Minggu, 18 Januari 2026 • 13:30:07 WIB
Gubernur Herman Deru Mulai Pembangunan Flyover Batubara KM 111 Lahat: Demi Kenyamanan dan Keselamatan Warga
Gubernur Herman Deru memulai pembangunan Flyover Batubara KM 111 di Lahat untuk meningkatkan keselamatan warga.

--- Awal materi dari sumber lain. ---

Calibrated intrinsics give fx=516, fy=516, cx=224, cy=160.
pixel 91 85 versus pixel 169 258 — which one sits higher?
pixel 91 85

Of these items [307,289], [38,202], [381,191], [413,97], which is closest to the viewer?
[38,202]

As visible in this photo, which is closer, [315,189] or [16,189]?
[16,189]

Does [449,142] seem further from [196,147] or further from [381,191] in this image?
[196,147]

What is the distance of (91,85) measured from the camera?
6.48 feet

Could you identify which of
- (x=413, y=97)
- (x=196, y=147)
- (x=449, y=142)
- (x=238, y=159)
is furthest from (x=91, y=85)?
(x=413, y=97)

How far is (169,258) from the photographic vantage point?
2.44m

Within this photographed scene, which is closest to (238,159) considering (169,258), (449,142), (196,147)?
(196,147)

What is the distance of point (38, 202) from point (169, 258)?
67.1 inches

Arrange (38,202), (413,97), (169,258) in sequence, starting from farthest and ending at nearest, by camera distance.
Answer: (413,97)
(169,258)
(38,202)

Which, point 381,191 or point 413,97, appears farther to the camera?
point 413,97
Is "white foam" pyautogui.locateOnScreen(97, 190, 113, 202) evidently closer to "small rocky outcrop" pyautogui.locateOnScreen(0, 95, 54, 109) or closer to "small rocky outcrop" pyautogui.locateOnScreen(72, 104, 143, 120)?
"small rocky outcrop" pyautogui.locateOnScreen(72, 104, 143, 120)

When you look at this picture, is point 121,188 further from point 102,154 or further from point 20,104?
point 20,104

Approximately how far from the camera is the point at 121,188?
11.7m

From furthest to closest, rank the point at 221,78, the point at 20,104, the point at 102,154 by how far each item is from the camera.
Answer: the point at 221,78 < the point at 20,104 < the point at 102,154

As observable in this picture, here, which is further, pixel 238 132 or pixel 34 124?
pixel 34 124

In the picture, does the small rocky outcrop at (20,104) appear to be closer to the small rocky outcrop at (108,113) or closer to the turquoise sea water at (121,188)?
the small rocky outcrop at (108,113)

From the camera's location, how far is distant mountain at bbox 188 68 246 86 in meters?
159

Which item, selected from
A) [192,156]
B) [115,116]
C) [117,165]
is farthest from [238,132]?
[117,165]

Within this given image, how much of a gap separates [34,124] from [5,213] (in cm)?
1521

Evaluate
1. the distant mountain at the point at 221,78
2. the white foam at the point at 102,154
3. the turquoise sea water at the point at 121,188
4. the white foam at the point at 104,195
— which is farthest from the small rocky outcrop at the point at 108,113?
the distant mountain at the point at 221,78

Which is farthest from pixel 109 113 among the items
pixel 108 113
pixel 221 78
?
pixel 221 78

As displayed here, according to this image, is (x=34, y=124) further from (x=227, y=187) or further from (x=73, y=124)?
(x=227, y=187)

LAHAT – Gubernur Sumatera Selatan H. Herman Deru kembali melanjutkan agenda percepatan pembangunan infrastruktur di Sumsel. Setelah melakukan groundbreaking underpass PT MIP, Herman Deru langsung melanjutkan kegiatan dengan groundbreaking Jembatan Flyover KM 111 khusus angkutan batubara milik PT Serpo Lintas Raya, Jumat (16/1/2026).

Pembangunan flyover ini menjadi langkah penting dalam penataan jalur logistik batubara di lintas Kabupaten Lahat–Muara Enim, yang selama bertahun-tahun bersinggungan langsung dengan jalan umum dan aktivitas masyarakat.

Dalam sambutannya, Herman Deru menegaskan bahwa kebijakan penataan jalur batubara bukan semata persoalan ketegasan pemerintah terhadap industri, melainkan berangkat dari kepedulian terhadap keselamatan dan kenyamanan masyarakat.

“Selama bertahun-tahun masyarakat harus berbagi ruang dengan kendaraan besar bermuatan batubara di jalan umum. Ini bukan soal pemerintah tegas atau tidak terhadap industri, tetapi soal hati nurani. Kita ingin semua pihak nyaman—negara mendapat devisa, perusahaan memperoleh keuntungan, dan rakyat merasa aman,” ujar Herman Deru.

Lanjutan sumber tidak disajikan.